Energy, Global Growth $ 1H 2007 Review

Insight Newsletter

Issue #17

Energy is too cheap. I don’t mean that $70 for a tank of gas is inexpensive, unless I compare it to my mortgage, which is two orders of magnitude larger. Energy is too cheap, because it is not yet affecting consumer behavior patterns in any meaningful way in this country.

Developing Countries are ravenous consumers of energy. Energy demand is increasing at double digit rates in China, India, Brazil, and many developing countries. Oil consumption is among the fastest growing part of increased energy demand, because only oil can currently fulfill the transportation needs of an emerging economy.

Currently we have robust global growth, even greater demand growth in energy, yet at best, 1-2% supply growth in refined Oil. The result is that oil prices in particular, and energy prices in general are going to go higher, because the supply of energy can not keep up with the demand for energy.

You’re not convinced? Then look at what the market is saying, look at the stock price of Exxon Mobile, the largest oil company in the world:

2003 $34
2004 $40
2005 $51
2006 $56
2007 $76
Presently $85

To quote one of my favorite academic economists, long-time Fed Watcher Paul McCulley of PIMCO in his recent column:
“In the long run, the world needs the real price of energy to go up enough to encourage conservation efforts and the development of alternative forms of energy. That way, everything works out—eventually.”

It’s the eventually part, that is going to be painful. Eventually every new home in California will come with water osmosis filters and solar panels. Eventually the soccer mom’s will stop buying SUV’s and drive mini-vans and station wagons again. Eventually nuclear power will be a major source of electrical power in North America. Eventually fewer people will commute 50 miles a day or more. But what is it going to take to get there? That I think I know, it’s going to take $10/gallon gas.

Energy prices must climb to a point where consumer behavior is modified. Energy prices must climb to a point at which alternative energy sources are economically superior. It’s the bottom line that will effect change, not the tellers of fortune or the prognostications of economists and tree huggers.

So I am rooting for higher energy prices. This most likely scenario means that energy companies are going to do well, and that portfolio managers need to allocate portfolios to take advantage of inevitable rising energy prices. It’s that simple.

First Half 2007 Review
The second quarter finished with mild hysteria over housing, rising interest rates, defaulting mortgages and a few busted hedge funds run by Bear Stearns. Bond Guru Bill Gross went nuts over the eventual fall-out in the housing markets in his June column while the average American yawned, and just let their employers send in the 401k contributions on time.

Wall Street yawned too, and global growth hit front page status, so much in fact, that the $14 Trillion U.S. supertanker economy has been unseated by robust growth of the global economy. In Asia, South America, and even Europe growth rates have risen. The developing world is growing at something like 7% or more. Meanwhile the developed world is growing at 2-3%. Overall world economic growth is a very healthy 5%.

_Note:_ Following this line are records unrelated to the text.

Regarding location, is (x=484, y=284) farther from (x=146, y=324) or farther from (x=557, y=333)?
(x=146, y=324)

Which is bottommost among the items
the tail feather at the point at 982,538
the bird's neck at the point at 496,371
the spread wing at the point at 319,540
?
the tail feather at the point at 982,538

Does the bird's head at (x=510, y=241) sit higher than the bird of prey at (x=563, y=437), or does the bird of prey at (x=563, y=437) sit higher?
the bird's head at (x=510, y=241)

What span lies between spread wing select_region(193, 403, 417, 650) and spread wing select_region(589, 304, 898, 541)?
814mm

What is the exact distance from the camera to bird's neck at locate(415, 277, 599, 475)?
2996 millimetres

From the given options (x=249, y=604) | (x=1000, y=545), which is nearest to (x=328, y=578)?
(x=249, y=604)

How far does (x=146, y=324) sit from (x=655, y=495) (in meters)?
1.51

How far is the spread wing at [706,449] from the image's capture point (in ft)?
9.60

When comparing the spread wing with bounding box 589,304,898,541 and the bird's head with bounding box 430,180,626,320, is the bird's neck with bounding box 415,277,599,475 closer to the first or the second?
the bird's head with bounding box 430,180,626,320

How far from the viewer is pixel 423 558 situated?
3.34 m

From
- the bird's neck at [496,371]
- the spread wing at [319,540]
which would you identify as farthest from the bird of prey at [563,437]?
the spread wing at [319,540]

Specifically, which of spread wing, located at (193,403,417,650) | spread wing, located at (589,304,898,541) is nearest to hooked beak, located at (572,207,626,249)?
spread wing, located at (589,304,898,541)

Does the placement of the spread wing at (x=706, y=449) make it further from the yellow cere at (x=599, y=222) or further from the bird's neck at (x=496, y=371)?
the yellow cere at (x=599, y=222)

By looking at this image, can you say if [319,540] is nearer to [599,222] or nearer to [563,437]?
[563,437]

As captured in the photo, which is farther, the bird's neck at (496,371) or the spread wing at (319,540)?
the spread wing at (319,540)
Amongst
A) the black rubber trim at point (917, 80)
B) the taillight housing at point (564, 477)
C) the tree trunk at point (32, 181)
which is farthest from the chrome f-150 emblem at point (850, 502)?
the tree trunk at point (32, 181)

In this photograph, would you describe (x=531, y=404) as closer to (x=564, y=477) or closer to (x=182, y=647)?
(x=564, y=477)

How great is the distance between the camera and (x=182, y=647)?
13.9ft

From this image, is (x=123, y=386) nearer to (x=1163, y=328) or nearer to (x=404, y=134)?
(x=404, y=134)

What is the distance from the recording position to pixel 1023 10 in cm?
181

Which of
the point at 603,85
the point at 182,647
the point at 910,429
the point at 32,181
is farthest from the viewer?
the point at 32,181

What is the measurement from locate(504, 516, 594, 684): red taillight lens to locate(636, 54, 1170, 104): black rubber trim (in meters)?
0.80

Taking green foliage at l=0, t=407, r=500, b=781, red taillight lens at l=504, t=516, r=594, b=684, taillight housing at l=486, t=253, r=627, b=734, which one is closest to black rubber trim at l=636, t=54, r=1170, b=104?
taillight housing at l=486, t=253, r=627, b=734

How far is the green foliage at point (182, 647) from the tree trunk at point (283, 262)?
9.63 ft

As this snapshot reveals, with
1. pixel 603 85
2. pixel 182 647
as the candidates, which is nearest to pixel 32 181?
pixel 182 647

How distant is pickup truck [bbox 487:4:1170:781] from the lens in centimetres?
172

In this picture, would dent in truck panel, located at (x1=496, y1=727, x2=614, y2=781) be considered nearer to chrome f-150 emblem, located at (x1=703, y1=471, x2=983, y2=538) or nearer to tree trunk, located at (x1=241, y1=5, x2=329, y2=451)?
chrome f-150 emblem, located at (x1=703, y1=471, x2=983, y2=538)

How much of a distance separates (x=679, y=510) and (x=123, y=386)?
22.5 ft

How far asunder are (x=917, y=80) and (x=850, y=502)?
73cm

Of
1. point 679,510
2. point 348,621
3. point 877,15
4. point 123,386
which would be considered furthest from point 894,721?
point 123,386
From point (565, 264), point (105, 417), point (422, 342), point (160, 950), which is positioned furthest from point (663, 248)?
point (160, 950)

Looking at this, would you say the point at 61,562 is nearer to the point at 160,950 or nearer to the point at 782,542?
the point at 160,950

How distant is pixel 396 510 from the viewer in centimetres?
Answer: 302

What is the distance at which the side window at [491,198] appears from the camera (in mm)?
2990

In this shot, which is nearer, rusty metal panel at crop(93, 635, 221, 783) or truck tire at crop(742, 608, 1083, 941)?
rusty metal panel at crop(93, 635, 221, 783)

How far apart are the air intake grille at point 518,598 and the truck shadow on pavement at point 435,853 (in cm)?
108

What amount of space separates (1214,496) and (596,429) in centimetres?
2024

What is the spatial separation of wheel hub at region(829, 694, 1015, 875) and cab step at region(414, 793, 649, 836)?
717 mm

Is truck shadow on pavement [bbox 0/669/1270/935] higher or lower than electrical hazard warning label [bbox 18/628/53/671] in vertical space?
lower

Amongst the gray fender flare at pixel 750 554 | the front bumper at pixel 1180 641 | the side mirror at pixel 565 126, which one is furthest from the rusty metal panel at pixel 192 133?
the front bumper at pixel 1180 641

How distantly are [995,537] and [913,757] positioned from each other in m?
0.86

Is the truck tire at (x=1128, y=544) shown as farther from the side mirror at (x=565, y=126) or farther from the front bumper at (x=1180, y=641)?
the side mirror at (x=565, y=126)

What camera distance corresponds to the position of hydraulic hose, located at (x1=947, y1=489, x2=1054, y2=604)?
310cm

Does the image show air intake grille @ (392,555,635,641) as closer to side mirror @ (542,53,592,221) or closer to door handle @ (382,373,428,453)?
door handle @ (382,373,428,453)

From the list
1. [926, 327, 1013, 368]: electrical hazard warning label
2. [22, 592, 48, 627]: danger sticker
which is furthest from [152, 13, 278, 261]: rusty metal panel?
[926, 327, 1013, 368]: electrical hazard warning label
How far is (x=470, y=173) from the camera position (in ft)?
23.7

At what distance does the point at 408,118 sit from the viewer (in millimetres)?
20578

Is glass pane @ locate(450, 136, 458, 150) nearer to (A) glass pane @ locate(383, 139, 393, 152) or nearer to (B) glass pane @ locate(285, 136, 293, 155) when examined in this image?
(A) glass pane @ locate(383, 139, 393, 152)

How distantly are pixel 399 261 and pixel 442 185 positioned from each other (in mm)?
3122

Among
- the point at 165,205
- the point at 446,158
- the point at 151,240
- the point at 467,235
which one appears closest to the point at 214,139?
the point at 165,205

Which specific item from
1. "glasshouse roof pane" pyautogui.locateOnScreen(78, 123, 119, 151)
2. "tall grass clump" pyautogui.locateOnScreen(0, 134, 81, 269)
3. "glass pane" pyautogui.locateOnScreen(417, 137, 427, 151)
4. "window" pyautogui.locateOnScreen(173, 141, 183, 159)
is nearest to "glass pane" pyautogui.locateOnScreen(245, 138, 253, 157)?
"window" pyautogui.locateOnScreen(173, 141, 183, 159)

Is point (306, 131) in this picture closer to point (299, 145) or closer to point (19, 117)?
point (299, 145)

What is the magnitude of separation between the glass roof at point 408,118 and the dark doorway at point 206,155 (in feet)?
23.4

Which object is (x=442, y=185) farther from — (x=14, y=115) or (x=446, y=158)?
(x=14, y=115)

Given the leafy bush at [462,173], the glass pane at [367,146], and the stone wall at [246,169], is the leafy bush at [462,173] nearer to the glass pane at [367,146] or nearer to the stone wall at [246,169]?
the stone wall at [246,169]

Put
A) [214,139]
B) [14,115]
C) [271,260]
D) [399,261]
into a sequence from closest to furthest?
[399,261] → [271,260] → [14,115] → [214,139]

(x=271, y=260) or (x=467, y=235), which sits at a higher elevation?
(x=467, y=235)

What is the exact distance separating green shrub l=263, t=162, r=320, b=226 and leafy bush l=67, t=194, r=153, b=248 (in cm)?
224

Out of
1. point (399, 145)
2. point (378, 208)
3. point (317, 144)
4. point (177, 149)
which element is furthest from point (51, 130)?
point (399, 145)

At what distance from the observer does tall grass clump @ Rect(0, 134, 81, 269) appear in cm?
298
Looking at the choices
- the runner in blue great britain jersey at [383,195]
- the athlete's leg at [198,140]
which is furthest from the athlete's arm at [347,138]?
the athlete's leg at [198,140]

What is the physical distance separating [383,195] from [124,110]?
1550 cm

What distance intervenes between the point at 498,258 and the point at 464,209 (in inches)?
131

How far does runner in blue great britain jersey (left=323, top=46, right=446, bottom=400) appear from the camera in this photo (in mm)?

For the first six months of 2007 the S&P 500 had a total return of 6.6%. The Lehman Aggregate bond index returned 0.8%. The average account at Barnes Capital returned 7.2% over this period. Precious metals and precious metal equities were flat, while major oil stocks rose 20% and oil services equities gained 28%.

Our View
Looking forward we expect equities to continue to do well. We are focused on good dividend payers and we continue to believe that diversified portfolios should include commodity and precious metals exposure. We continue to believe that fixed income securities are priced for very modest returns. We do however like the medium maturity municipal bonds for high net worth client portfolios due to their relatively high after tax returns.

Have a nice holiday with you and yours.